Source document >>
= = =
Drug possession is the most arrested offense in the U.S., with more than 1.1 million arrests in 2020. Criminalization perpetuates racial injustice by design. Because of targeted policing, Black people make up 24% of drug arrests, almost double their demographic percentage, and are three times more likely to be arrested for drugs than white people, despite using and selling drugs at the same rates. 

In 2021, more than 100,000 people died of an accidental drug overdose in the US, a staggering 28.5% increase from the historically deadly numbers in 2020 and the highest ever on record. The drug war has led to a poison drug supply, prevents the adoption of proven lifesaving overdose prevention interventions, and diverts financial resources away from health-based solutions in favor of investments in law enforcement and failed prohibitionist tactics. 

And the drug war has been a fiscal disaster. Each year, state, local, and federal governments spend an estimated $47 billion enforcing drug prohibition laws – money that would have been better spent on supporting communities and addressing the root causes of problematic drug use with robust health, harm reduction, and drug treatment services.

The Way Forward.

As the Drug Policy Alliance moves forward in the next phase of our work, we are prioritizing:

  • decriminalizing drugs and building health-based alternatives; 
  • uprooting the drug war from civil systems (e.g. employment, housing, immigration); 
  • disempowering police in drug enforcement and response;
  • reducing punishments for people in the drug trade;
  • reinvesting drug war resources into the communities most harmed, and 
  • eliminating the poison drug supply through responsible legal regulation of all drugs.
= = =
Raw data >>
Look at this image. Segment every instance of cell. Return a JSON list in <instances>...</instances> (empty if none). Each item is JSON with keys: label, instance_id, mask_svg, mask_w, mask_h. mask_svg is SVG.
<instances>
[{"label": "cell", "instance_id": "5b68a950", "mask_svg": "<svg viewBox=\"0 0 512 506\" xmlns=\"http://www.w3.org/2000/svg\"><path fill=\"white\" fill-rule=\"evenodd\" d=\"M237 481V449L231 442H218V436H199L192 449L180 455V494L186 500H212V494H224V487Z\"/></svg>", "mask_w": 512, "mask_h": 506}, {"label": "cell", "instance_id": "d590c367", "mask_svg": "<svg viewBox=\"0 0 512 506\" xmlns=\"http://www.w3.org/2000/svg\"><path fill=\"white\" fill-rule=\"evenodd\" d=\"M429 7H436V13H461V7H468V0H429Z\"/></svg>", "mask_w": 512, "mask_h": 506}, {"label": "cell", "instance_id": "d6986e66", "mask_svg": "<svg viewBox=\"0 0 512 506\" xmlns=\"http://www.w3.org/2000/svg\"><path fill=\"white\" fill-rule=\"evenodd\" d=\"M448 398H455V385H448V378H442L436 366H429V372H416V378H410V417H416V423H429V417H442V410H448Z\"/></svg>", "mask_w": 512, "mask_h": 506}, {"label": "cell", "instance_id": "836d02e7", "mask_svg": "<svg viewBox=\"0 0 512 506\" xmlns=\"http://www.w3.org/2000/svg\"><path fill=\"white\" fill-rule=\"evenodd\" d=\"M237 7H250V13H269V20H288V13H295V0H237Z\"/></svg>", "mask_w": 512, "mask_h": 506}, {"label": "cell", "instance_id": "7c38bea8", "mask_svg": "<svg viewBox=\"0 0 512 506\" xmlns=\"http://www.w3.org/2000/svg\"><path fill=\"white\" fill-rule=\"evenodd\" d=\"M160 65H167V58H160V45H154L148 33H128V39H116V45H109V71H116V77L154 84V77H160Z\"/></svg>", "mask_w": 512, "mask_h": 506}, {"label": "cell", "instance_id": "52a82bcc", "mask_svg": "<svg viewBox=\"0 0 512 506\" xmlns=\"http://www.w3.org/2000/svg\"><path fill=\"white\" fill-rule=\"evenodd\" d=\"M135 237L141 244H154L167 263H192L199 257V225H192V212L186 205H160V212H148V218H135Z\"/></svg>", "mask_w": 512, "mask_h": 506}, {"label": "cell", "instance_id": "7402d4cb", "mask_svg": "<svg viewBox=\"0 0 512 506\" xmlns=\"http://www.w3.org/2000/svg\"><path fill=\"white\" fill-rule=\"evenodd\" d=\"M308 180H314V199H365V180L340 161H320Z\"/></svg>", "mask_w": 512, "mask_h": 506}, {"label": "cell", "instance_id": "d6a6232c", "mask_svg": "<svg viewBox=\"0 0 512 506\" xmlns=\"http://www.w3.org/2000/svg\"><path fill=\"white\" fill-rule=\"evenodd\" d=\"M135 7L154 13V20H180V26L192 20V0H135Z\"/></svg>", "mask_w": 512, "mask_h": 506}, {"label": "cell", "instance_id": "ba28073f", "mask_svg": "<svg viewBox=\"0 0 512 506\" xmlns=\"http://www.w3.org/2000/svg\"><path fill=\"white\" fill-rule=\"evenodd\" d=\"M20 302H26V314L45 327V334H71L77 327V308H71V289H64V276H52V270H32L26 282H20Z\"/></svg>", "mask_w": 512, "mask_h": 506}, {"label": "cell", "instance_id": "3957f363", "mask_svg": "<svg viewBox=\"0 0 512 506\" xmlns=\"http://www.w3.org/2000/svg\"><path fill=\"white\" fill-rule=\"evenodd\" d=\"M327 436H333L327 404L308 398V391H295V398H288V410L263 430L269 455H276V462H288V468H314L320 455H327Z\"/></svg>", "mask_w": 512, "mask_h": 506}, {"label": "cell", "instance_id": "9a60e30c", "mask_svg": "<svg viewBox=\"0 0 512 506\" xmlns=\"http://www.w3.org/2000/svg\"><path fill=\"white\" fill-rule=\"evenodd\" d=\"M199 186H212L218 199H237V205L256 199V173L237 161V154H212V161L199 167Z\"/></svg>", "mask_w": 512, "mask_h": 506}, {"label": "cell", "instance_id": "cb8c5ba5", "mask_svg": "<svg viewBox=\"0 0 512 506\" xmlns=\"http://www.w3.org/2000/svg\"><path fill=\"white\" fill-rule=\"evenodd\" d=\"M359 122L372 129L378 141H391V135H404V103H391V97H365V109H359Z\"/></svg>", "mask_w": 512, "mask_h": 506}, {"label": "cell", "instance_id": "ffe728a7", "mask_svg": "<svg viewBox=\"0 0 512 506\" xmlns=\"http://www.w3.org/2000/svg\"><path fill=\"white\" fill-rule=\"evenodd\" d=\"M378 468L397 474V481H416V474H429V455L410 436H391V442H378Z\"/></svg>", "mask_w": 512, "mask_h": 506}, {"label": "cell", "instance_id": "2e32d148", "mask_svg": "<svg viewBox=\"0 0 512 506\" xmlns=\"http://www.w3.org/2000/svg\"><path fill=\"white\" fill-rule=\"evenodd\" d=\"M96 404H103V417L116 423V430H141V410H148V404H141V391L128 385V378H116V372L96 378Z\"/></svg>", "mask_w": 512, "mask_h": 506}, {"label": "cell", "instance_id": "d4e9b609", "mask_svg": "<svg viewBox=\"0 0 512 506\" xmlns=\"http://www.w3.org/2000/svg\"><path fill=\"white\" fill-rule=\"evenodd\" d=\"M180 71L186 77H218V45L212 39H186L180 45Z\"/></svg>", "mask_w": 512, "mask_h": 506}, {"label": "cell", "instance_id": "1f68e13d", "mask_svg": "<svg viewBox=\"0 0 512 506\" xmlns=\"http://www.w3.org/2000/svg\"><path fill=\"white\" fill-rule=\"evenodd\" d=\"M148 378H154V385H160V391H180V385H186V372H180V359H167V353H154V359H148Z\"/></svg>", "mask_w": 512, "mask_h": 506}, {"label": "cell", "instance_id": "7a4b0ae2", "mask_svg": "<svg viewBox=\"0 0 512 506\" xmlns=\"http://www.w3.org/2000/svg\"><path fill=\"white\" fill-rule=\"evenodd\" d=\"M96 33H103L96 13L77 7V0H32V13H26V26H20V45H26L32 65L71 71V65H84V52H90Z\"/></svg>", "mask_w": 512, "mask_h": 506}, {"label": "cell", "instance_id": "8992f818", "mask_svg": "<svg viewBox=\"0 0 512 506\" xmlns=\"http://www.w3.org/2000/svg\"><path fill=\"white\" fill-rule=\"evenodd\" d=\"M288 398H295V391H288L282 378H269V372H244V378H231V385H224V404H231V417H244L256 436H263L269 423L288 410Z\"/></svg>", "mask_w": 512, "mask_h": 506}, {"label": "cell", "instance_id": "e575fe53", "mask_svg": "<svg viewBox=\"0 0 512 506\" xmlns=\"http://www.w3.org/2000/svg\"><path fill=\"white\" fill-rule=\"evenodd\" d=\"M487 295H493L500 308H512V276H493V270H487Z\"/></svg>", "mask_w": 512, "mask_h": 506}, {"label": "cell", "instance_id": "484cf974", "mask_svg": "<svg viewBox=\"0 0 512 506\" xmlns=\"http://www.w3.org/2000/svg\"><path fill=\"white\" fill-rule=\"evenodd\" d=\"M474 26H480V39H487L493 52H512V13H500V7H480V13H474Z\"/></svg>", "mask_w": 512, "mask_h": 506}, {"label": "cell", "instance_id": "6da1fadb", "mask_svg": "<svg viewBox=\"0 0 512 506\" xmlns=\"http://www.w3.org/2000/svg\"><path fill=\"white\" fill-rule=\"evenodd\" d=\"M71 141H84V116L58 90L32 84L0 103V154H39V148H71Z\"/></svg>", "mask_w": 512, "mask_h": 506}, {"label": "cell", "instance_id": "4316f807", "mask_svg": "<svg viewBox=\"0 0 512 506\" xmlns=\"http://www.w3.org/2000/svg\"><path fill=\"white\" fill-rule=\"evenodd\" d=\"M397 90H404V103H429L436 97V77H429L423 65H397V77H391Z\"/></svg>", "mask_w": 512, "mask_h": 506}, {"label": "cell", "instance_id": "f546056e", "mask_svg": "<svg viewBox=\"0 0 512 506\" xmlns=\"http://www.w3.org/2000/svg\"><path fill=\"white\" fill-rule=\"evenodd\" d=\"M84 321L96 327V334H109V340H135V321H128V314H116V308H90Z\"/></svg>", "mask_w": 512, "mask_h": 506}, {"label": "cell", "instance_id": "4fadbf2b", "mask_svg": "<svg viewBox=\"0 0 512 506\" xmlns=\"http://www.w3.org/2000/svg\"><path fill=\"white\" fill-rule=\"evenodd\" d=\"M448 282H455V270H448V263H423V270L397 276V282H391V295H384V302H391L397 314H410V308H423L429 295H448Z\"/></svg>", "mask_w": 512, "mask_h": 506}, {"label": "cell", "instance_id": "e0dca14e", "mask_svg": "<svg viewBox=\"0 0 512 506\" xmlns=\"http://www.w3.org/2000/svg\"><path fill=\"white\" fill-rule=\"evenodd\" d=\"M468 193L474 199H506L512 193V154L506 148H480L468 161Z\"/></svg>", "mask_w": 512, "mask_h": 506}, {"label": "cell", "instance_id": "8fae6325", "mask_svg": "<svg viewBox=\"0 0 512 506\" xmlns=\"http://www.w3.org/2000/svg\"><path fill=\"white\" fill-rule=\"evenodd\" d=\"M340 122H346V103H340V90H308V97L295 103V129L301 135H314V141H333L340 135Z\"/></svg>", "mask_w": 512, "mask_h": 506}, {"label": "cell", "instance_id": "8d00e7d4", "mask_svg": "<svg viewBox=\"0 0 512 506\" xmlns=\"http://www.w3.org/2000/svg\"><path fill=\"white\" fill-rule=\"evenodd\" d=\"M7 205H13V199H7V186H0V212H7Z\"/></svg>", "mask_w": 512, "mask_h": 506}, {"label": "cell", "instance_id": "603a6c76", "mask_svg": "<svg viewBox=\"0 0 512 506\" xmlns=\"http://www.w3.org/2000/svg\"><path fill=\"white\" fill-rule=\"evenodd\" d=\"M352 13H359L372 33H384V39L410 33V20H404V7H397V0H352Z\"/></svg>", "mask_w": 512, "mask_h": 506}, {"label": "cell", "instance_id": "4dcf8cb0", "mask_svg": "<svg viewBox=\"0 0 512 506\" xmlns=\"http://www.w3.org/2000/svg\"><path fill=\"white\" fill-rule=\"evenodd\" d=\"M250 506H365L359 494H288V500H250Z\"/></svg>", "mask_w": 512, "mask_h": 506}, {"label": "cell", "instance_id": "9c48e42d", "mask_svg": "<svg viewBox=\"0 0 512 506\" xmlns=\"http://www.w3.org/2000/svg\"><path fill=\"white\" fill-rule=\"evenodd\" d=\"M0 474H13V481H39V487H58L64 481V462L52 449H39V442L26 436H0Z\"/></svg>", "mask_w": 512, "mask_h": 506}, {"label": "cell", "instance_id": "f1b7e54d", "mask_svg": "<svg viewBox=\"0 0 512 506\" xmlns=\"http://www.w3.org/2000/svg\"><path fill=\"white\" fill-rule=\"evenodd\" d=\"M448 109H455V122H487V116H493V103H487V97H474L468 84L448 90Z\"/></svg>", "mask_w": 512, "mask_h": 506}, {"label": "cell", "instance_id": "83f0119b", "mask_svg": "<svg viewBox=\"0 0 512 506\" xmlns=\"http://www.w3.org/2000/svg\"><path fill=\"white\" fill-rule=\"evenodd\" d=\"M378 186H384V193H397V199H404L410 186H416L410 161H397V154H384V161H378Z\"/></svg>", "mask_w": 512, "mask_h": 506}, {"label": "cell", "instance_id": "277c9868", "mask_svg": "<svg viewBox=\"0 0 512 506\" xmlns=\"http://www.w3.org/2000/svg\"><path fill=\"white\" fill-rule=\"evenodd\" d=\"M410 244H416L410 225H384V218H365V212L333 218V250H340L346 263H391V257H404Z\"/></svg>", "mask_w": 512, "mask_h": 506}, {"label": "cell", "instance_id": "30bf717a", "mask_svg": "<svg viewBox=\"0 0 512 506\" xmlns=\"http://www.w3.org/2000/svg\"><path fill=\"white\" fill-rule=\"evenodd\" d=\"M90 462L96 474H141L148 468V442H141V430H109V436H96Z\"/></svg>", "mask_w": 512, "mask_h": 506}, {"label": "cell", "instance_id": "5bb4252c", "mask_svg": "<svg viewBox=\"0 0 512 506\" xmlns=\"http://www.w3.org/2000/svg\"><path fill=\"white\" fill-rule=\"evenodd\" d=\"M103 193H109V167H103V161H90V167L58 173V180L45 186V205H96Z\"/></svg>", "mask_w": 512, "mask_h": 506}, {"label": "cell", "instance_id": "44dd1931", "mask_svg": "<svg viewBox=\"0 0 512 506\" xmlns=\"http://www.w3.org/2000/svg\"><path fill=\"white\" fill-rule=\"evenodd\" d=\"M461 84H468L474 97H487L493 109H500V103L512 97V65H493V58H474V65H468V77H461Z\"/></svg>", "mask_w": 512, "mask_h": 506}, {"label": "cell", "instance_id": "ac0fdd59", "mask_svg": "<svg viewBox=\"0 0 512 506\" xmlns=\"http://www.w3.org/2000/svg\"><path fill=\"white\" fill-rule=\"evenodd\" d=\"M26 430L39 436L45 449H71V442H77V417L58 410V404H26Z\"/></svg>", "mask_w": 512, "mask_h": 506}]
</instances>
= = =
Check your understanding >>
a. In the drug war passage, could you copy word for word the part that begins at the words "In 2021, more" and stops after the words "failed prohibitionist tactics."?
b. Answer these questions from the drug war passage:
(i) How many drug possession arrests were there in the U.S. in 2020?
(ii) By what percentage did accidental overdose deaths in 2021 increase over 2020?
(iii) How much do state, local, and federal governments spend each year enforcing drug prohibition laws?

Answer set >>
a.
In 2021, more than 100,000 people died of an accidental drug overdose in the US, a staggering 28.5% increase from the historically deadly numbers in 2020 and the highest ever on record. The drug war has led to a poison drug supply, prevents the adoption of proven lifesaving overdose prevention interventions, and diverts financial resources away from health-based solutions in favor of investments in law enforcement and failed prohibitionist tactics.

b.
(i) More than 1.1 million.
(ii) 28.5%.
(iii) An estimated $47 billion.